Scene question records:
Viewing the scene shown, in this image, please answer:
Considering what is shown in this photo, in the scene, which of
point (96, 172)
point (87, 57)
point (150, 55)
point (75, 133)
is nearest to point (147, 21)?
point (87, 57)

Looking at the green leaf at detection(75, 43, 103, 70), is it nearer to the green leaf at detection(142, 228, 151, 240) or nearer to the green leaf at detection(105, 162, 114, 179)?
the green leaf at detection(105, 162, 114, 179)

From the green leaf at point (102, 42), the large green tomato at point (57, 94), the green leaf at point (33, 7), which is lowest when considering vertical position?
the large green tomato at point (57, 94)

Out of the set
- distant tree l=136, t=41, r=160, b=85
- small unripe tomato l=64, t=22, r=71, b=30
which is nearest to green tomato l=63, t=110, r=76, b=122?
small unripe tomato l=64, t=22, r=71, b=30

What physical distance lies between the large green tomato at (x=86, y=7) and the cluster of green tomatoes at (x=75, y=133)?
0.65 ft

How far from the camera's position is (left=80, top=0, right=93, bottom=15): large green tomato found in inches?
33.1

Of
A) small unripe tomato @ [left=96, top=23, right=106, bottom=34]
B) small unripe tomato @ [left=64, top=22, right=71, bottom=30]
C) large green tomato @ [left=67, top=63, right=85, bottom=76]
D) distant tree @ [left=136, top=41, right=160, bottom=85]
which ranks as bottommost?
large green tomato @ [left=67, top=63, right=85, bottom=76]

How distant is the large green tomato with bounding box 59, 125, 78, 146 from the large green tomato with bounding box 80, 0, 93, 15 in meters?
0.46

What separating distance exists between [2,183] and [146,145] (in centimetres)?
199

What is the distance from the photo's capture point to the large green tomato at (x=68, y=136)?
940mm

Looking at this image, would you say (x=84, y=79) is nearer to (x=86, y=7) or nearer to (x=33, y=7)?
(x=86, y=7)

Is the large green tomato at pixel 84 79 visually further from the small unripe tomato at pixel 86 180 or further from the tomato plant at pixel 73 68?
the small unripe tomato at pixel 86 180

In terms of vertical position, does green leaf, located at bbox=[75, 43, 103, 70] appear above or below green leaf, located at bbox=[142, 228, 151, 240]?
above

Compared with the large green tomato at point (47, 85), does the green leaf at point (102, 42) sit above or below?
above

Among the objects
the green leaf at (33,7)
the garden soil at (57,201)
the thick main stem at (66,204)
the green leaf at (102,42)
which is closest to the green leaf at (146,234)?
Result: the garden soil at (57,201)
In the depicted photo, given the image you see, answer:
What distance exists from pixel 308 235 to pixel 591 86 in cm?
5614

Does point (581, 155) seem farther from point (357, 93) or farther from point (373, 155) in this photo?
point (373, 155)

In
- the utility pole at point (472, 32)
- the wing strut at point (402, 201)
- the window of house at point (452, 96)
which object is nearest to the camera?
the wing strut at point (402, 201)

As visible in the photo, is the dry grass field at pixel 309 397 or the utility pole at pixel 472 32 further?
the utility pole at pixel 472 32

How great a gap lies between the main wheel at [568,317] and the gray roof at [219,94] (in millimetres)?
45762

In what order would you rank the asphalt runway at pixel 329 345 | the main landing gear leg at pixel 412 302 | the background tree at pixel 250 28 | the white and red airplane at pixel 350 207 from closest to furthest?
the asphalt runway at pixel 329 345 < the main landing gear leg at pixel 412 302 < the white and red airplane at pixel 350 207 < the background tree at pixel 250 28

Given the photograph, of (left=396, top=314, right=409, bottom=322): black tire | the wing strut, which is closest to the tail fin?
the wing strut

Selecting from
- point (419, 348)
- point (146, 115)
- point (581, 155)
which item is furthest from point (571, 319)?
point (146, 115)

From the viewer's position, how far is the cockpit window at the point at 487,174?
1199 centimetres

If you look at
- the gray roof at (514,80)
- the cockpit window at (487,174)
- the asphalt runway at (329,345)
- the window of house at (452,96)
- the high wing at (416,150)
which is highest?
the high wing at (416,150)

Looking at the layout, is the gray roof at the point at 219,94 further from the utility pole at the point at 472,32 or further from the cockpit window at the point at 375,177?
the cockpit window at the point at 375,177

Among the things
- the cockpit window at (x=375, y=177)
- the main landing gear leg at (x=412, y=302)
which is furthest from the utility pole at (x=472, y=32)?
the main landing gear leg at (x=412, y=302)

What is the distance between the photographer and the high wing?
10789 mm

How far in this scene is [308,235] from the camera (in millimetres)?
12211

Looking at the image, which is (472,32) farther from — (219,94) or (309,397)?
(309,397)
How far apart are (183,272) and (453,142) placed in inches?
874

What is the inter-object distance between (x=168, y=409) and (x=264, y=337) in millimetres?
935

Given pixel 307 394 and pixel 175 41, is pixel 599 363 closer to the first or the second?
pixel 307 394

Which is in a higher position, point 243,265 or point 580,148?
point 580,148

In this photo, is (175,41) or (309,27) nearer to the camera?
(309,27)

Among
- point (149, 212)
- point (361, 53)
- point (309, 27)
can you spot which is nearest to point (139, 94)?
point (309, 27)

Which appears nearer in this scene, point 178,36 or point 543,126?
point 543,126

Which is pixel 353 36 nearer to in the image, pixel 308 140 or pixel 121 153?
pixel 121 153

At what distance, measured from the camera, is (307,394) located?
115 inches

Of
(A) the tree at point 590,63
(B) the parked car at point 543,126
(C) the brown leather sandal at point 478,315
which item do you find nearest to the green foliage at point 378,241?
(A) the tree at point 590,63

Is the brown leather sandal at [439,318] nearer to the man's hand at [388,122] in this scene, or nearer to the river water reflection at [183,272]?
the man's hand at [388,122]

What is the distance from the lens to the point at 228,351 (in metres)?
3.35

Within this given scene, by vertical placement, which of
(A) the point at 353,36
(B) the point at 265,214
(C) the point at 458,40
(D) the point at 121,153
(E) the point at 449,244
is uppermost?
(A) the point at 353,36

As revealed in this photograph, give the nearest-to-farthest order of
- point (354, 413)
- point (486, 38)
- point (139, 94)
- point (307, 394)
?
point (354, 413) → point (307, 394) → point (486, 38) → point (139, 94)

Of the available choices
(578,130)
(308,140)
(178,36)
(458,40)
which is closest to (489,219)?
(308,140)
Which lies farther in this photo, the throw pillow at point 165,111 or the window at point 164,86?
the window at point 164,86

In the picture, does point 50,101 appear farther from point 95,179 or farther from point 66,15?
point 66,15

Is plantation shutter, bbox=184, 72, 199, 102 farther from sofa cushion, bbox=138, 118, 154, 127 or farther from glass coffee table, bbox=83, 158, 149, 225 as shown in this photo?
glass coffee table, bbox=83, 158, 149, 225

CHALLENGE:
Return the line that contains "At what distance, measured" along with every line after it through the end of the entries, exactly, adding nothing.

ANSWER IN FULL:
At what distance, measured from the camera, is (307,394) located?
115 inches

Of
(A) the tree at point 590,63
(B) the parked car at point 543,126
(C) the brown leather sandal at point 478,315
which item do you find nearest to the green foliage at point 378,241?
(A) the tree at point 590,63

Is the brown leather sandal at [439,318] nearer to the man's hand at [388,122] in this scene, or nearer to the river water reflection at [183,272]?
the man's hand at [388,122]

What is the distance from the lens to the point at 228,351 (in metres)?
3.35

Within this given scene, by vertical placement, which of
(A) the point at 353,36
(B) the point at 265,214
(C) the point at 458,40
(D) the point at 121,153
(E) the point at 449,244
is uppermost?
(A) the point at 353,36

As revealed in this photograph, give the nearest-to-farthest order of
- point (354, 413)
- point (486, 38)
- point (139, 94)
- point (307, 394)
?
point (354, 413) → point (307, 394) → point (486, 38) → point (139, 94)

Of the available choices
(578,130)
(308,140)
(178,36)
(458,40)
which is closest to (489,219)?
(308,140)
Which lies farther in this photo, the throw pillow at point 165,111 or the window at point 164,86?
the window at point 164,86

In the picture, does point 50,101 appear farther from point 95,179 or farther from point 66,15?
point 66,15

Is plantation shutter, bbox=184, 72, 199, 102 farther from sofa cushion, bbox=138, 118, 154, 127 or farther from glass coffee table, bbox=83, 158, 149, 225 as shown in this photo?
glass coffee table, bbox=83, 158, 149, 225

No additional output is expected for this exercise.